The Product Owner should be more concerned with strategic propositions of the Product - such as which customer segment to target, what value proposition to offer - and how to turn a more or less clearly understood market need into a feasible backlog item.

2 - Being a designer

Some go as far as having the PO explicitly define all Acceptance Criteria and spoonfeed them to the team. There are two problems in this:

  • This forces the Product Owner to spend a significant amount of time with intricate details of the "How" in implementation. 
  • The product design is biased around the Product Owner's understanding of technology.

Let us consider a Site Landing, for example: "As a customer, I want to register so that I can use subscription services".
The Product Owner proceeds to design the Wireframe including all form fields and buttons, defines the events and hands that to the team. But that is bad for the product. Why?

Because the solution was pre-empted: Point in case - customers DON'T want to fill in registration forms. (just consider yourself: When was the last time you enjoyed that process?) Customers want to use services. Registration is the standard way of making subscription services available. But there may be different ways of identifying subscribers, such as - referring to an existing Google / Facebook accounts, etc. - you might even want to use facial or fingerprint recognition. That's easier for the user and serves the same business purpose. And users don't end up with the umpteenth password to remember.

3 - Being a Scrum Master

While the Product Owner is responsible for the success of the product, they are not responsible for enabling the team to work un-impedited. Scrum clearly discriminates the Product Owner and Scrum Master roles, for multiple reasons.

One of these reasons is, of course, that the Product Owner wants maximum value in the shortest possible time - while the Scrum Master might have to shoo back the Product Owner on decisions affecting technology that might compromize sustainability of the Product. The most common decision (un-enlightened) Product Owners make is to cut short the testing in order to speed up delivery. In these cases, a Scrum Master must intervene.

If the Product Owner perceives the urge to go about educating others about Scrum and resolving team impediments, this means that the Scrum Master isn't doing their job. No accusation to the Scrum Master - maybe that's an organizational issue.

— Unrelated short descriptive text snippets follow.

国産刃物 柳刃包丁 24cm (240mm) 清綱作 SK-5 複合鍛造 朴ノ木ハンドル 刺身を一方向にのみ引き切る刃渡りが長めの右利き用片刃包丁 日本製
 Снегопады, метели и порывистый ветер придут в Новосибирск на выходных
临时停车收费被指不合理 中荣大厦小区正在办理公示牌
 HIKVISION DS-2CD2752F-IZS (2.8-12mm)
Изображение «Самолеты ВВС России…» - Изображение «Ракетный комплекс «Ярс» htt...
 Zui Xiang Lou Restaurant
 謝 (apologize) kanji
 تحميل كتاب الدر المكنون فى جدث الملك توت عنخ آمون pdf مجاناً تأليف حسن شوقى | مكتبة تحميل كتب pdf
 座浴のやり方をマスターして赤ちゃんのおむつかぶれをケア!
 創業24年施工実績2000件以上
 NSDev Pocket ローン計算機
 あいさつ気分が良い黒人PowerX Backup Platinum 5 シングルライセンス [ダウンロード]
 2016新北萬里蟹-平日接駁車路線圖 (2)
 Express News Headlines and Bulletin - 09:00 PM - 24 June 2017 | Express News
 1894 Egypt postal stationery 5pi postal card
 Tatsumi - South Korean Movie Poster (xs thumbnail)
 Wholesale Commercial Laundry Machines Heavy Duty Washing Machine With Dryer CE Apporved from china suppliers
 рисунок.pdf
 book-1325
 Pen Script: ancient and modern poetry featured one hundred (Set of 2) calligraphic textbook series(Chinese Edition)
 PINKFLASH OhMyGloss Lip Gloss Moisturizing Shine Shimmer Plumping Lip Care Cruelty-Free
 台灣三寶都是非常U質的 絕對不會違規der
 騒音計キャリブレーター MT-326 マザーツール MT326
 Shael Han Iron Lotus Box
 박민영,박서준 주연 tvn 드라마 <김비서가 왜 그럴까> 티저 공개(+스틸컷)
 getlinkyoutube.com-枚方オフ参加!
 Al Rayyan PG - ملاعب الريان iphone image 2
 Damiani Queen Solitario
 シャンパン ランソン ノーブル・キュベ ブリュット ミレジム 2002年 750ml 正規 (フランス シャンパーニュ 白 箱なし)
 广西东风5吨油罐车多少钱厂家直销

But if the Product Owner does the job of the Scrum Master, then the team remains in dysfunction: Not only does the burden on the PO increase, the key impediment does not get resolved.
It is better for the Product Owner to step back, sit with the team and Scrum Master - and find a solution for this issue than for the PO to sprint into action.



Summary

Being a good Product Owner may - occasionally - imply doing something that is definitely outside the sphere of your core responsibility, i.e. envisioning and packaging a great product. However, if you see that you are spending a significant amount of time with stuff that should be done by others, ask yourself "What am I doing here?" - give it to the team, and refocus.

You will only succeed as a Product Owner if you do what a PO should do best - not when you do what others should be able to do better.